Et il sortit d’un pas décidé. Probablement parti chercher de l’aide, estima Shaylon. Peut-être celle d’un Ancien, ou d’un mage. Dans tous les cas, la couverture ingénieuse imaginée par Leena ne tiendrait pas longtemps.

 

La jeune fille se leva péniblement et s’approcha de Keala en lui demandant comment elle allait. Celle-ci, se tenant la joue et réfrénant ses sanglots, fit un pas en arrière.

 

« Nous ne sommes pas vraiment des démons, admit Leena d’un air désolé. C’est la seule chose que j’ai trouvé à dire pour éviter de nous faire égorger... »

 

Keala considéra tour à tour la jeune fille et son acolyte avec méfiance.

 

« Qui que vous soyez, vous feriez mieux de vous cacher. Mon homme va revenir, et il n’hésitera pas cette fois... Et avec une tête pareille, vous n’irez pas loin... »

 

Shaylon se dit qu’ils devaient vraiment ressembler aux démons des légendes dans ce monde-ci, ce qui en soi était fascinant, mais n’arrangeait pas du tout leurs affaires.

 

« Vous pouvez marcher ? »

 

Les jeunes gens firent quelques pas avec difficulté.

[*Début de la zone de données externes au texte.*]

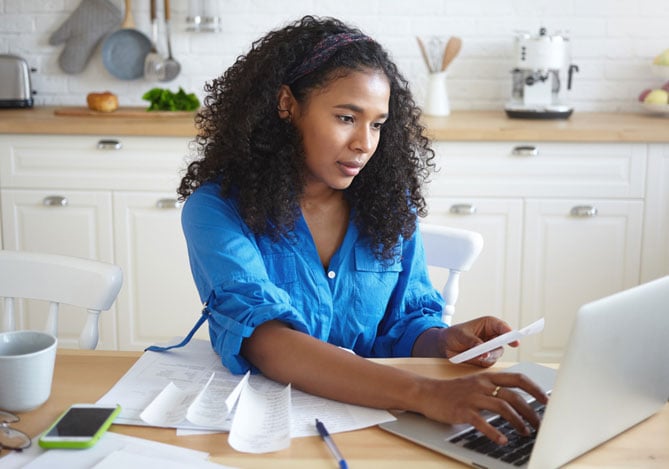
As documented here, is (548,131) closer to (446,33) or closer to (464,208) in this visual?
(464,208)

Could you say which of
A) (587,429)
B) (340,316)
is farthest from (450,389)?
(340,316)

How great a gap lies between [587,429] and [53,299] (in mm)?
984

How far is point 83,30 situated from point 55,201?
0.86 metres

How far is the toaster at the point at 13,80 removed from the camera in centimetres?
337

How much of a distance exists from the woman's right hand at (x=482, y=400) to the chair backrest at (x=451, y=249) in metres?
0.64

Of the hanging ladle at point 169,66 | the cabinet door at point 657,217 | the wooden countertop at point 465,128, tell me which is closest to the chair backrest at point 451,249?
the wooden countertop at point 465,128

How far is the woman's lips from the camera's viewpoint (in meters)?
1.50

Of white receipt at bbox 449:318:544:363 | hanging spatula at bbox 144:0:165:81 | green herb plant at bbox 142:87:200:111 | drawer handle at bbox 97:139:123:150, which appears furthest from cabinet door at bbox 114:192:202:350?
white receipt at bbox 449:318:544:363

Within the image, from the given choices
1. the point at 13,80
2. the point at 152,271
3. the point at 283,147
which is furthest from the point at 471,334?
the point at 13,80

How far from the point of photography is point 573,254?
301 cm

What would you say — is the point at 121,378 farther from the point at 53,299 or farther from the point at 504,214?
the point at 504,214

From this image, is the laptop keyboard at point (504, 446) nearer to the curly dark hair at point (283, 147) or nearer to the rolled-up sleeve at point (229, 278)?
the rolled-up sleeve at point (229, 278)

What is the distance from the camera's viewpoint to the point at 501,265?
302cm

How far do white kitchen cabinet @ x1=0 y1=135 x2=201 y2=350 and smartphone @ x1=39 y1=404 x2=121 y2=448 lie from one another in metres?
1.91
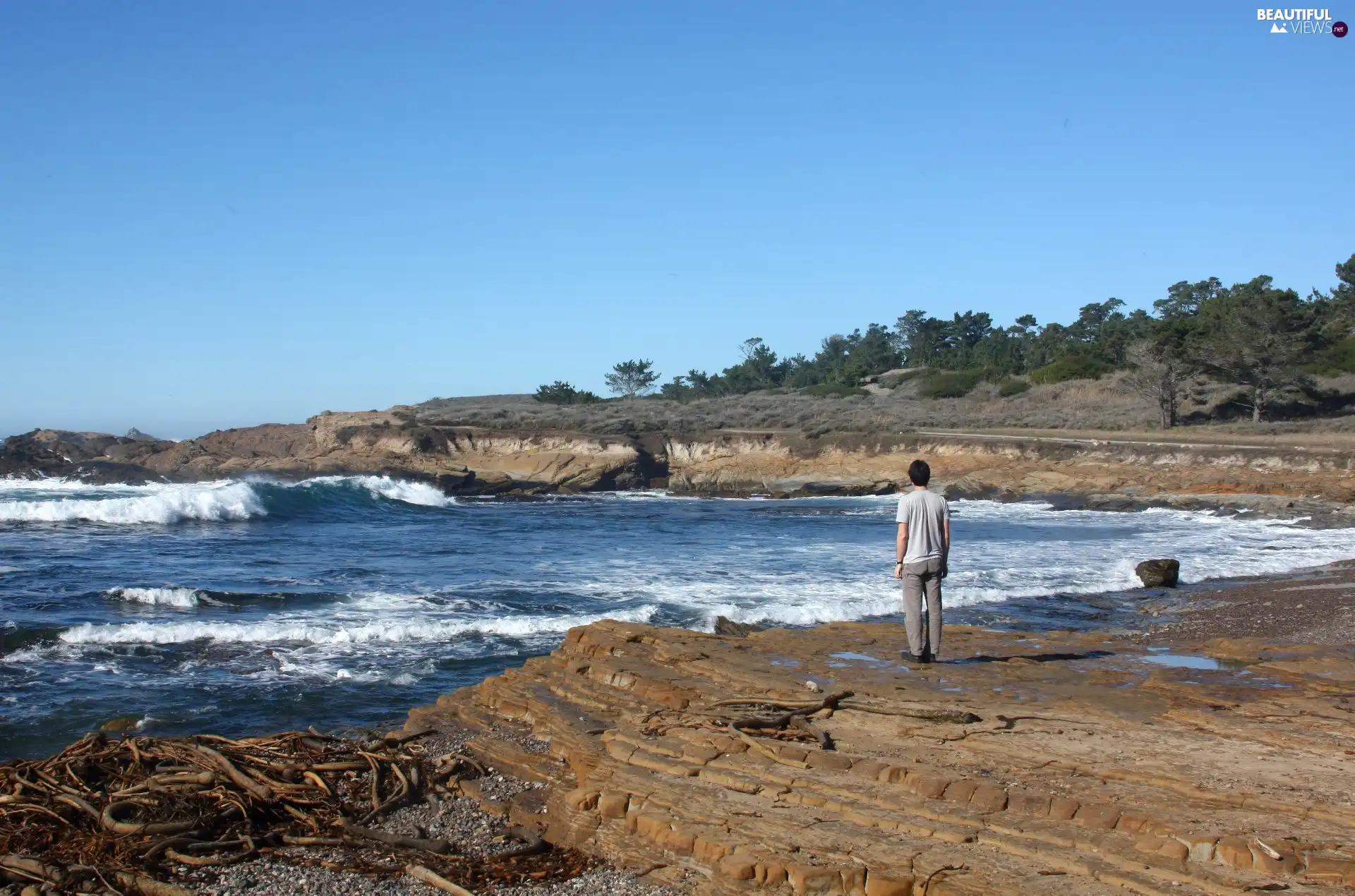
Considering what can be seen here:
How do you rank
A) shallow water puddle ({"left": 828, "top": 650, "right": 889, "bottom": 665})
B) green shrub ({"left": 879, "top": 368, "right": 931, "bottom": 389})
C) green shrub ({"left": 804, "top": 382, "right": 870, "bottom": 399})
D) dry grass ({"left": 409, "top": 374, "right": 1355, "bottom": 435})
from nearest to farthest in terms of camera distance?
shallow water puddle ({"left": 828, "top": 650, "right": 889, "bottom": 665}) → dry grass ({"left": 409, "top": 374, "right": 1355, "bottom": 435}) → green shrub ({"left": 804, "top": 382, "right": 870, "bottom": 399}) → green shrub ({"left": 879, "top": 368, "right": 931, "bottom": 389})

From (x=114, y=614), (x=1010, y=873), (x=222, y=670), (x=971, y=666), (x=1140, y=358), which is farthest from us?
(x=1140, y=358)

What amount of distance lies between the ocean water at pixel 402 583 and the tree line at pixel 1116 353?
18.1 meters

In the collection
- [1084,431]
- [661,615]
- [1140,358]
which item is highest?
[1140,358]

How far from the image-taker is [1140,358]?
47188 mm

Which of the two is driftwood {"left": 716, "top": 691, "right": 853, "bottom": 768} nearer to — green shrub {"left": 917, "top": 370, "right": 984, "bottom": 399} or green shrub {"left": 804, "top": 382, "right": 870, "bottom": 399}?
green shrub {"left": 917, "top": 370, "right": 984, "bottom": 399}

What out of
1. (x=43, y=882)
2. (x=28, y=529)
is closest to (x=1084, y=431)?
(x=28, y=529)

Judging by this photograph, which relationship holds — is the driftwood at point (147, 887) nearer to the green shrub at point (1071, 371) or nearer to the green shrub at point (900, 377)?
the green shrub at point (1071, 371)

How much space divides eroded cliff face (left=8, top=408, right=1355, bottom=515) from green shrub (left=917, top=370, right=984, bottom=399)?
20312 millimetres

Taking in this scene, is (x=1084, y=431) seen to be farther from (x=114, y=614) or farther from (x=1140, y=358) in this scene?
(x=114, y=614)

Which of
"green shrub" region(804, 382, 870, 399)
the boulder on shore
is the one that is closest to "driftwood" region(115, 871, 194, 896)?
the boulder on shore

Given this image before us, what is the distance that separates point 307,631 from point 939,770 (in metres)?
10.0

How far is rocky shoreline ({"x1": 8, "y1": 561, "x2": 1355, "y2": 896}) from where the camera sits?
4602mm

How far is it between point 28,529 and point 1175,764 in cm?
2831

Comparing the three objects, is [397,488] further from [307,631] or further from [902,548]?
[902,548]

La marche allait être dure, et Shaylon ne se sentait pas du tout prêt à repartir, mais c’était ça ou bien se faire massacrer. Après une brève discussion avec leur hôtesse, les jeunes gens reprirent espoir : le hasard faisant bien les choses, il apparaissaient qu’ils se trouvaient effectivement au royaume de Duun, non loin de Sunnyvale, bien que la femme ne prononçât pas les noms de la même manière. Avec un peu de chance, l’Oracle, ou du moins son équivalent, s’y trouverait. Cela étant, le hasard n’y était peut-être pour rien ; après tout, Vala savait ce qu’elle faisait. Cette pensée donna à Shaylon un pincement au coeur, et raffermit sa détermination.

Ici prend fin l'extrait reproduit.